Friday , March 24 2017

Ginger

Ginger is a herbaceous perennial which grows annual stems over a meter tall, bearing narrow green leaves and yellow flowers. Its rhizome, ginger root or simply ginger, is widely used as a spice or a folk medicine. Originating in the tropical jungles in Southern Asia, ginger does not survive frost and will only grow in the ground in USDA zone 7 or higher. In zone 6 or lower you must grow your ginger in pots and bring it indoor over the winter.

Start your ginger plant by planting the root in early spring, after all chances of frost have passed. Choose a healthy ginger root that is about 10-12 cm long with at least a few fingers. Eyes that have started to turn green are ideal, but not required. You can buy ginger root from the grocery store, buy organic ginger if you can.

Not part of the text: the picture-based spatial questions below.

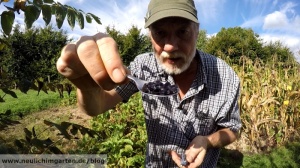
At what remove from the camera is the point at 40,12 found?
109 centimetres

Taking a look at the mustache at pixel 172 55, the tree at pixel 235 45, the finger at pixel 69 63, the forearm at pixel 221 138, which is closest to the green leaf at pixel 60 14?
the finger at pixel 69 63

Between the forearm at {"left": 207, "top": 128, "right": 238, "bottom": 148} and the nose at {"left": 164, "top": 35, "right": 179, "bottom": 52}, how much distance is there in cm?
64

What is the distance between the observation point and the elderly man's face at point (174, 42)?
69.6 inches

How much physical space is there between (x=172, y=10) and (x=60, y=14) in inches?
30.0

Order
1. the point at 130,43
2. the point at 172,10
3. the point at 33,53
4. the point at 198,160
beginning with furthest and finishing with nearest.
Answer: the point at 130,43
the point at 33,53
the point at 172,10
the point at 198,160

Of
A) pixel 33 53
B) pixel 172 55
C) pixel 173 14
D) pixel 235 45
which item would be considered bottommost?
pixel 172 55

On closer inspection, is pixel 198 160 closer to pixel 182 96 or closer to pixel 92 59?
pixel 182 96

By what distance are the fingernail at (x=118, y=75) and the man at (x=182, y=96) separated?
700 mm

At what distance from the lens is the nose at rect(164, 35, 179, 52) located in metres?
1.75

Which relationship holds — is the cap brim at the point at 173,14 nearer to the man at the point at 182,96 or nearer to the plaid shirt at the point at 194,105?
the man at the point at 182,96

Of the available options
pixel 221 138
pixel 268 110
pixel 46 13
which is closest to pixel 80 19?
pixel 46 13

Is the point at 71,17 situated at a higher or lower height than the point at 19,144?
higher

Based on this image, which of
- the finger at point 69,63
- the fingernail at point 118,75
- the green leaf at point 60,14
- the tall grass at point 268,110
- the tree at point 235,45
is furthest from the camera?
the tree at point 235,45

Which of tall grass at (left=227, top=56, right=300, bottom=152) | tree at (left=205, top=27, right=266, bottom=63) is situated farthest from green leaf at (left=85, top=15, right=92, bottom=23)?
tree at (left=205, top=27, right=266, bottom=63)
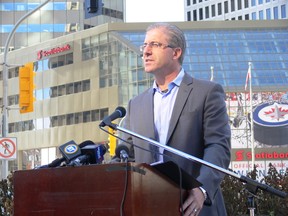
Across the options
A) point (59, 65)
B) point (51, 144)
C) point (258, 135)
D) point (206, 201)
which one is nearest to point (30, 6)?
point (59, 65)

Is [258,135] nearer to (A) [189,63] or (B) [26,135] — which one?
(A) [189,63]

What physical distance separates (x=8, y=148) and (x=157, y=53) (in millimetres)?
16617

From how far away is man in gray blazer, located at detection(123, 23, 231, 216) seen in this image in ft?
10.2

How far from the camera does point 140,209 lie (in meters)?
2.48

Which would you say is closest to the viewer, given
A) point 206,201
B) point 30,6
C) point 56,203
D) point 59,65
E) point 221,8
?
point 56,203

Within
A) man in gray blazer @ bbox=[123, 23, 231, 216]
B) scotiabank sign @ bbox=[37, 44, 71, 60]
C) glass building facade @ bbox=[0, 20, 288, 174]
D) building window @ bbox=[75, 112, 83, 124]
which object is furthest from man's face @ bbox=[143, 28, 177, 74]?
scotiabank sign @ bbox=[37, 44, 71, 60]

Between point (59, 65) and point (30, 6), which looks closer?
point (59, 65)

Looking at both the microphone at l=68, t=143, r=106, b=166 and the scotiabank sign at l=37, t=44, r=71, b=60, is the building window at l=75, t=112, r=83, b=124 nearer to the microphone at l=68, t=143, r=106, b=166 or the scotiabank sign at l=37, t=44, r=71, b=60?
the scotiabank sign at l=37, t=44, r=71, b=60

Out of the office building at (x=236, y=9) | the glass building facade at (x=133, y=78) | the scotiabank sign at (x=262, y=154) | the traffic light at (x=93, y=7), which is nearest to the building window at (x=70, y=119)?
the glass building facade at (x=133, y=78)

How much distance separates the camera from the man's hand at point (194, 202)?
276 centimetres

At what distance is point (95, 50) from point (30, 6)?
2501cm

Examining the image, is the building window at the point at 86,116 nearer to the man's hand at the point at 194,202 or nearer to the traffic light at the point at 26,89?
the traffic light at the point at 26,89

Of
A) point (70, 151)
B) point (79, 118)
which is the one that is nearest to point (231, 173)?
point (70, 151)

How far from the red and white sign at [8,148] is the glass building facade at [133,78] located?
133 ft
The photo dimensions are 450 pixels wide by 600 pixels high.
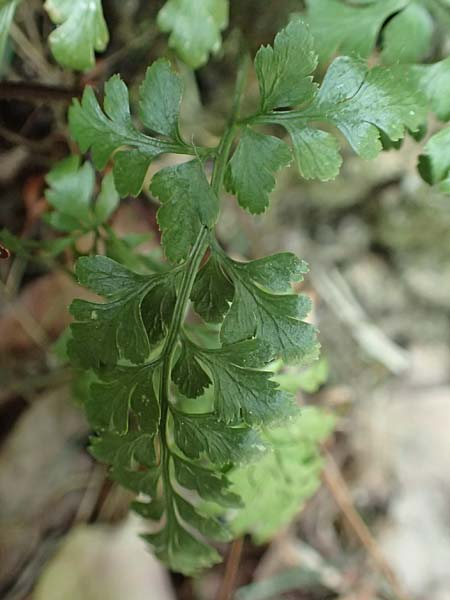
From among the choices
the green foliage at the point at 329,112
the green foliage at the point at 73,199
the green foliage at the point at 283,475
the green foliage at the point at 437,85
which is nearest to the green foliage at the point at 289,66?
the green foliage at the point at 329,112

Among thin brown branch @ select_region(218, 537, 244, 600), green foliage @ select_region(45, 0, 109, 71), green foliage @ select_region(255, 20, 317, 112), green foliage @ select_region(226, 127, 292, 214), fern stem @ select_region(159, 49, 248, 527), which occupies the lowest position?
thin brown branch @ select_region(218, 537, 244, 600)

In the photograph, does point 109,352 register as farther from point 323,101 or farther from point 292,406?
point 323,101

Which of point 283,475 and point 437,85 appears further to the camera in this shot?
point 283,475

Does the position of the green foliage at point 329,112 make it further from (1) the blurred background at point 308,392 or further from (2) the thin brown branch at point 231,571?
(2) the thin brown branch at point 231,571

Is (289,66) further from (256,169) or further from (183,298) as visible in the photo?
(183,298)

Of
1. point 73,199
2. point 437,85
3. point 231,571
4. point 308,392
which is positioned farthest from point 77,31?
point 231,571

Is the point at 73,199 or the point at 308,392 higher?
the point at 73,199

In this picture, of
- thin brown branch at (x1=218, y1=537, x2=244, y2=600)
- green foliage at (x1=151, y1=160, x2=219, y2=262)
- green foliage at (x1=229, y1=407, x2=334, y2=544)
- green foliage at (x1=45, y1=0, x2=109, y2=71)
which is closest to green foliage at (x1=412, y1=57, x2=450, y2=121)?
green foliage at (x1=151, y1=160, x2=219, y2=262)

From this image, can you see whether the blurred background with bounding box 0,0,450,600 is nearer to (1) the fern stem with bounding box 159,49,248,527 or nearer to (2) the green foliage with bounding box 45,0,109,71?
(2) the green foliage with bounding box 45,0,109,71
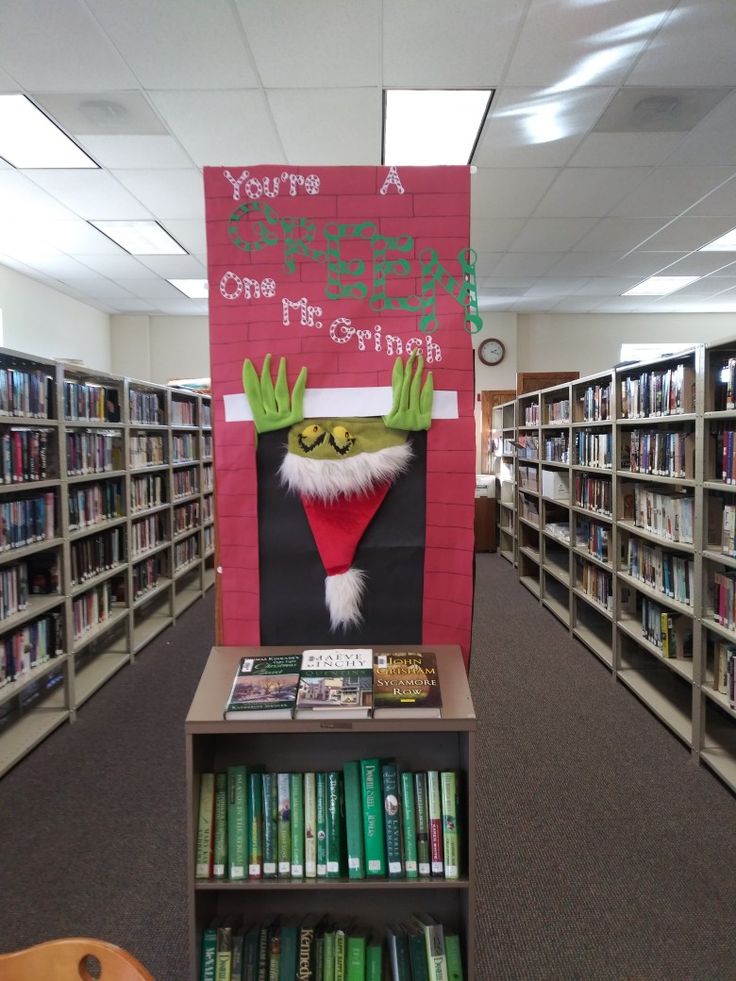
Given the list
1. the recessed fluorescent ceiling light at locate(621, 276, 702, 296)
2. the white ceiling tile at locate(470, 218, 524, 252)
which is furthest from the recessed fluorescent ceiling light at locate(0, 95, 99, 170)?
the recessed fluorescent ceiling light at locate(621, 276, 702, 296)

Break or cut off a finger and make sure the section is at least 3-5 cm long and has at least one bud on it. To help prevent the ginger pieces from rooting in the ground, allow the cut pieces to dry for a day or two in a warm, dry place before putting them in the ground, this way they will form a protective callus over the cut surface.

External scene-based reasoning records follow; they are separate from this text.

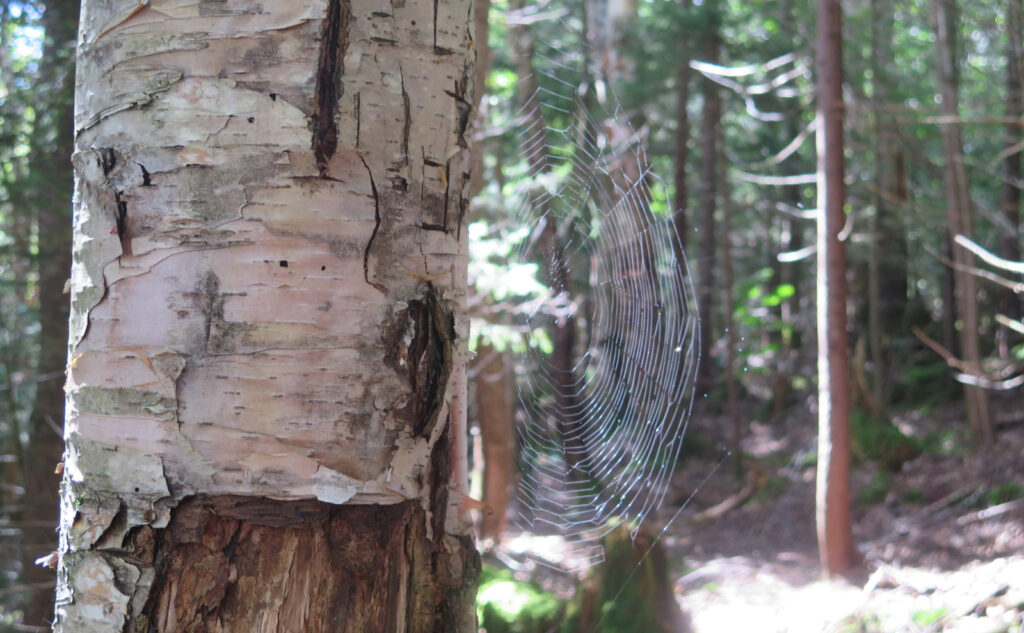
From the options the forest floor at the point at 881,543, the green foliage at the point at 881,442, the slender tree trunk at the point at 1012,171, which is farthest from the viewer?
the green foliage at the point at 881,442

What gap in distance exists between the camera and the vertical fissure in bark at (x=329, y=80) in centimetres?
96

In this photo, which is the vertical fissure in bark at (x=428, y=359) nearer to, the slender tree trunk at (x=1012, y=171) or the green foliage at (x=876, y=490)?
the green foliage at (x=876, y=490)

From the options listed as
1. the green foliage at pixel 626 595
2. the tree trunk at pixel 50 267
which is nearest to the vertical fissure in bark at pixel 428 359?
the green foliage at pixel 626 595

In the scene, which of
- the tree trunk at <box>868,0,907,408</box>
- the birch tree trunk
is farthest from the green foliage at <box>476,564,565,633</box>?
the tree trunk at <box>868,0,907,408</box>

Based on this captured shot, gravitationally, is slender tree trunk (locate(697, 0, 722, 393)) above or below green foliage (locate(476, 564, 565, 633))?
above

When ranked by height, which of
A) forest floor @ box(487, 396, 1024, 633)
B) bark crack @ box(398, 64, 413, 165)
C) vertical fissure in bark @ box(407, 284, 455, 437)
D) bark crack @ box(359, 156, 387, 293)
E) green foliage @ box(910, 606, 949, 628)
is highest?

Ginger grows best in part to full shade or areas with morning sun only, and likes high-quality, well-draining soil, so if you plant it in the ground make sure you add lots of compost or rotted manure into the planting trench. If your soil is poor quality or heavy in clay, purchase rich potting soil instead or just grow your ginger in pots. Plant the ginger sections in a shallow trench, making sure the pieces are no deeper than 2 cm and space them so that you have one ginger plant 20 cm apart from the other. If growing the ginger in pots, choose a pot that is at least 30 cm deep. Plant 2-3 pieces per large pot. A plastic pot is better than terra cotta, but make sure you poke plenty of drainage holes in the base. As the ginger plant grows the roots push back up through the top of the soil, this is okay and it’s common for the plant to have roots above soil.

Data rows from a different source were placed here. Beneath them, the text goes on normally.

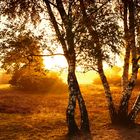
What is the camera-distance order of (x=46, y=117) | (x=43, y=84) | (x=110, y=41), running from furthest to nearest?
1. (x=43, y=84)
2. (x=46, y=117)
3. (x=110, y=41)

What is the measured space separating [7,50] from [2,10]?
2.59 metres

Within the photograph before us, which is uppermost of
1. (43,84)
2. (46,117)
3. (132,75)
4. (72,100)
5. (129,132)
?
(43,84)

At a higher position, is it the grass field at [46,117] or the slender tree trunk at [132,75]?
the slender tree trunk at [132,75]

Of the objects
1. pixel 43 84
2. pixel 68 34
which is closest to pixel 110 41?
pixel 68 34

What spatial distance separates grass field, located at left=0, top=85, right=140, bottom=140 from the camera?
65.9ft

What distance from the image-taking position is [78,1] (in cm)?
2183

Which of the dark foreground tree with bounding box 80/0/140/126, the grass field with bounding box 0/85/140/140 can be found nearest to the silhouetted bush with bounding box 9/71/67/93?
the grass field with bounding box 0/85/140/140

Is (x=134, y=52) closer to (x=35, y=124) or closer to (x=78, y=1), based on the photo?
(x=78, y=1)

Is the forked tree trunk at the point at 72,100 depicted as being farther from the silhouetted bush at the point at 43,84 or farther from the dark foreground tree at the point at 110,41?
the silhouetted bush at the point at 43,84

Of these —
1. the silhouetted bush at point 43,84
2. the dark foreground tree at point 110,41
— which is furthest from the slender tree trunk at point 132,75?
the silhouetted bush at point 43,84

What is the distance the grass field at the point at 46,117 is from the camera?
65.9ft

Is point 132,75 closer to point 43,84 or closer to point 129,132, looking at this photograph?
point 129,132

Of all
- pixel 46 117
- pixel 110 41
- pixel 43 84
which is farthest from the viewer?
pixel 43 84

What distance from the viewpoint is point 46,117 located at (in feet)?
83.7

Once the ginger root is planted, water it thoroughly. In a week or two the leaves of the ginger plant will emerge. Once the leaves emerge, water sparingly, but when you water the ginger root plant, water it deeply. The leaves on the ginger plant will get to be up to 1.5 m tall and are susceptible to wind damage. If you live in an area where ginger will not survive the winter, bring your ginger plant inside once night time temperatures drop below 10 Celsius degrees (50 F) and continue to care for your plant over the winter. Fertilization is not required if the ginger is planted in rich soil, especially if you have mixed in compost, but if soil is poor or you would like to improve yield, fertilize with a small amount of complete liquid fertilizer each month.

Ginger plants take 10 months to mature, so your ginger plant will be ready for harvest in the next spring, or you can let it grow through the next summer for a larger harvest. Let the plant mature before harvesting as ginger develops a much stronger flavor if allowed to develop in the ground. When you want to harvest your ginger just lift the ginger plant gently from the soil. If you want to continue to grow ginger root, just break off a part of the ginger root that has foliage and carefully replant it. The rest of the ginger root can be used as your harvest. Break off the foliage and wash the ginger root. The ginger root can be broken into smaller pieces for easier use.